PROBLEM SET:
a) In the piranha forum thread, how long is the juvenile Piraya that pushes the larger red-bellied piranhas aside?
b) Extend the piranha forum thread, picking up right after its final line.

DOCUMENT PASSAGE:
____________________
# RBP SWIMMING WITH HEAD POINTED UP



## Powder (Nov 24, 2004)

over the last 2 days my biggest rbp has been swimming with its head pointed up and is circling around one other p now i know they blow a nest by pointing down and i see no signs of a nest but the one keeps swimming and i the pinned topic it says the female may seem to float and this is what i think mine is doin and it seems to have a bit of a bigger belly than the rest 
any ideas 
hoping for the best here 
later


----------



## mdmedicine (Dec 20, 2004)

Powder said:


> over the last 2 days my biggest rbp has been swimming with its head pointed up and is circling around one other p now i know they blow a nest by pointing down and i see no signs of a nest but the one keeps swimming and i the pinned topic it says the female may seem to float and this is what i think mine is doin and it seems to have a bit of a bigger belly than the rest
> any ideas
> hoping for the best here
> later
> [snapback]1039496[/snapback]​


My juvinal Piraya was doing that today and pushing big 10 inch RBP's out of the way (he is 5 inches). Also some weird rapid mouth movements.


----------



## CROSSHAIR223 (Jan 17, 2005)

Hmmm. I've seen my breeders do this but it was never associated with them breeding. It always came after. Are they turning darker at all???? I remember them doing that jaw flexing stuff right before my 2 males brawled. Again, I've also seen them due it and nothing happens.


----------



## Powder (Nov 24, 2004)
____________________
RAW DATA:
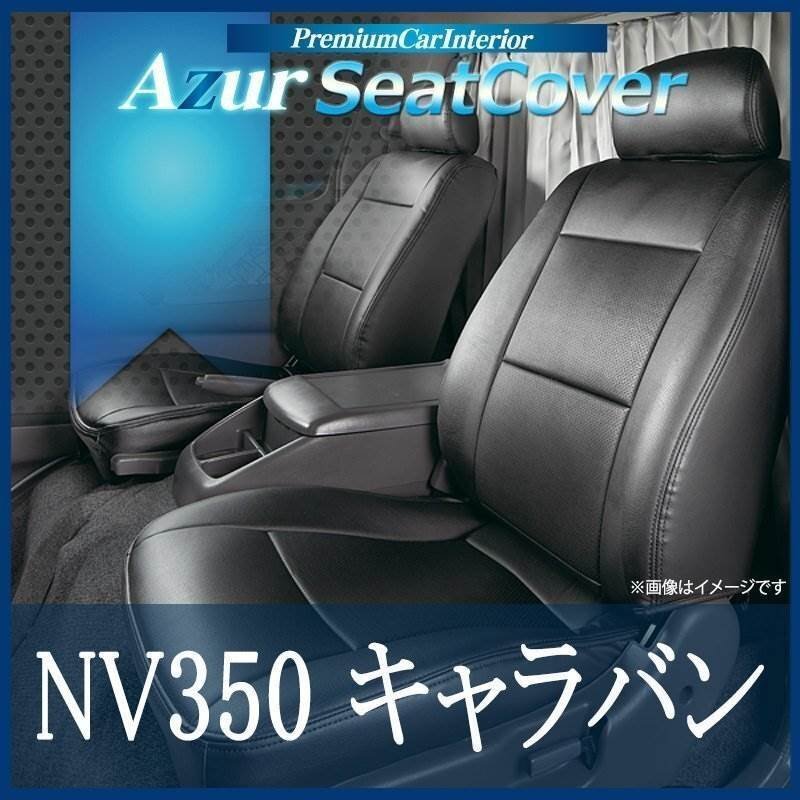 NV350キャラバン E26 (H24/06~) シートカバー フロント ヘッドレスト分割型 Azur 日産 即納 送料無料 沖縄発送不可拍卖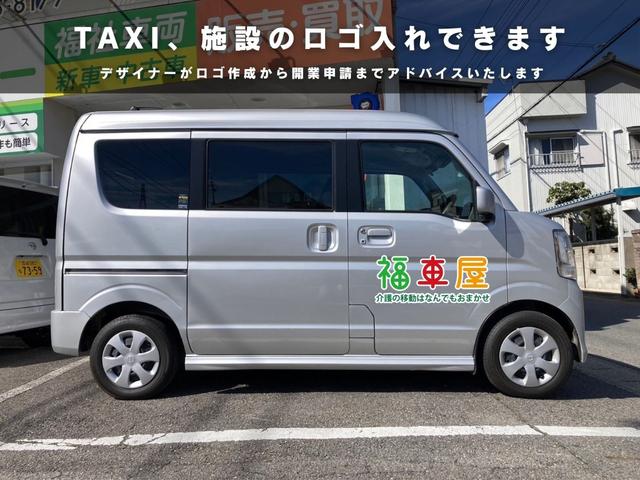 日産 ＮＶ１００クリッパーリオ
____________________
ANSWERS FOR EACH ITEM:
a) It is 5 inches long.

b)
CROSSHAIR223 said:


> Hmmm. I've seen my breeders do this but it was never associated with them breeding. It always came after. Are they turning darker at all???? I remember them doing that jaw flexing stuff right before my 2 males brawled. Again, I've also seen them due it and nothing happens.
> 
> 
> 
> ...


well compared to my other 2 they are a bit darker but nothing to write home about but this behavior i have seen strays way from the norm and as of last night it was still goin on 
maybe my p is ill or something or is just having a bad week 
i dunno if anything else happens i will let yall know only time will tell i guess 
later


----------



## spec-v (Feb 27, 2005)

check your water perameters whats your ammonia, Nitrates P.H. ect...


----------



## CROSSHAIR223 (Jan 17, 2005)

I was just reading in the post last night that shoot, sorry I forget the guys name lol but had the same thing as us with the flexing of the jaws and such. His mated right after this so quite possibly the flexing of the mouth and swimming up and jazz is a dance. Just thought you'd like to hear it!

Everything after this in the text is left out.